In English variants, the name derives from Nuckols lore, that indicates that the family's emblem is the white rose, stemming from the family's support of the house of York during the War of the Roses a.k.a. the English Civil War.  The story states that in 1455 Civil War broke out in England, with the house of York leading one faction and the house of Lancaster leading the other.  The emblem of York was the white rose, that of Lancaster, the red rose. One family that sided with York in that long struggle was named Nuckolls. After many years, some of this family emigrated to America and settled in Virginia, bringing with them a rose started from a cutting of the original white rose of York. 

Today, people possessing variations of the original surname live in many states; however, most remain concentrated in Virginia, Kentucky, Missouri, Arkansas, and Tennessee.  The surname "Nuckols" is particularly prevalent in central Virginia, especially Goochland, Henrico, and Richmond counties; Nuckols Road is a relatively major thoroughfare in Goochland, VA.  The surname "Nuckles" is prevelent in Missouri and Northeastern Arkansas. 

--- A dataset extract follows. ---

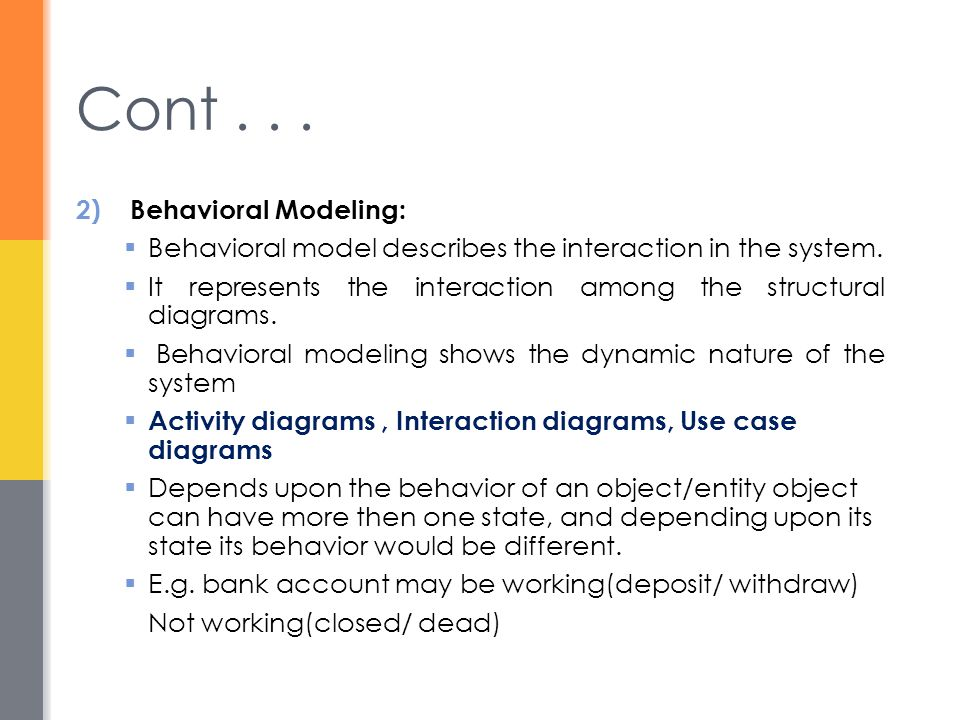 Cont . . . Behavioral Modeling:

James Nuccol is a signatory party to the "Blissland Complaint", a 1676-1677 document created in secret ("since  it was unlawful for people to meet without notifying the lawful authorities") which sought to mitigate the excessive taxation without representation imposed by the British Crown on 17th Century, rural Virginia.  For this reason, the Blissland Complaint is considered a pre-1776 revolution.

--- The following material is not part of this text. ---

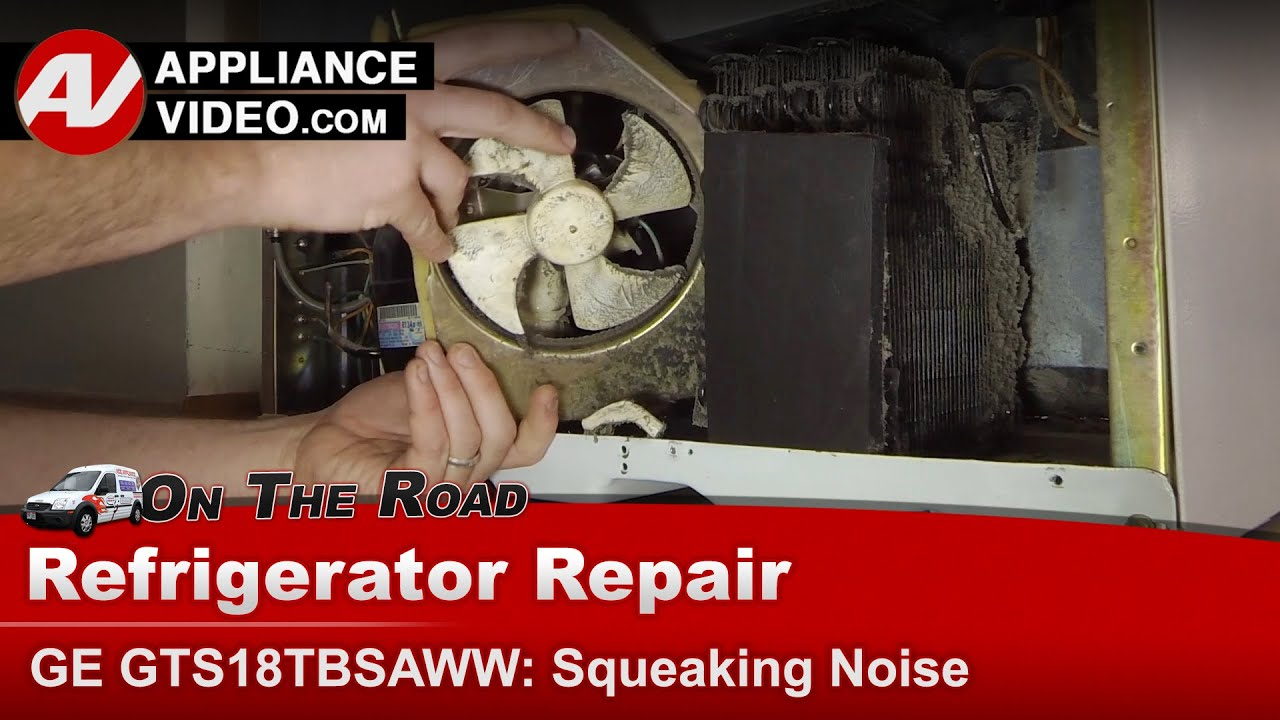 Refrigerator making squealing & squeaking noise - Ge , General Electric,  Hotpoint & RCA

William "The Patriot" Nuckols (1710 - 1796) is recognized  for Patriotic Service for the provision of beef and other supplies to the Continental Army during the Revolution.  As such, descendants of William "The Patriot" Nuckols are eligible for admission to the Daughters of the American Revolution and Sons of the American Revolution.

The Nuckols House (c. 1750) is currently owned by the Henrico County Historical Society

Nuckles Mule Barn

George Nuckles owned a large mule and horse barn is Monette, Buffalo Island Township, Craighead County, Arkansas.

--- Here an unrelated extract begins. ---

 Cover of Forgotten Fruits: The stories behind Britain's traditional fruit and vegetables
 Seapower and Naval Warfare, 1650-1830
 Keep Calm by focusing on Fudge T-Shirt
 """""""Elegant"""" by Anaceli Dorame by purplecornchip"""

Nuckles Mule Barn was situated on the railroad and was a large enterprise.

Nuckles' brother-in-law owned the Stillwell Mule Barn located in Monette on the railroad. The two businesses covered a large portion of the tracks in Monette, Arkansas.

The Mississippi River and St. Francis River cypress swamps overflows were being been clear cut and drained for cotton production during the late 1890-1960s. Horses and mules were in high demand.  

Nuckles and associated families provided a large majority of the livestock to the surrounding counties.   

The Monette City Jail was located adjacent, and Nuckles maintained meals and supplies for the jail.
George Nuckles traded horses and mules all over the region traveling by wagon into the late 1930s with most of his children born in a wagaon like tradition.
 Arriving back to Monette, Arkansas, from buying/trading livestock, the lead line would stretch a quarter mile and longer.

Before the tractor became the prevalent means of row crop production repacing mules, George Nuckles pivoted the family into installation of septic tanks and mail order toilet kits.  Today, the decedent's and in-laws decedents of George Nuckles have septic tank and plumbing companies in various places around the Southern United States.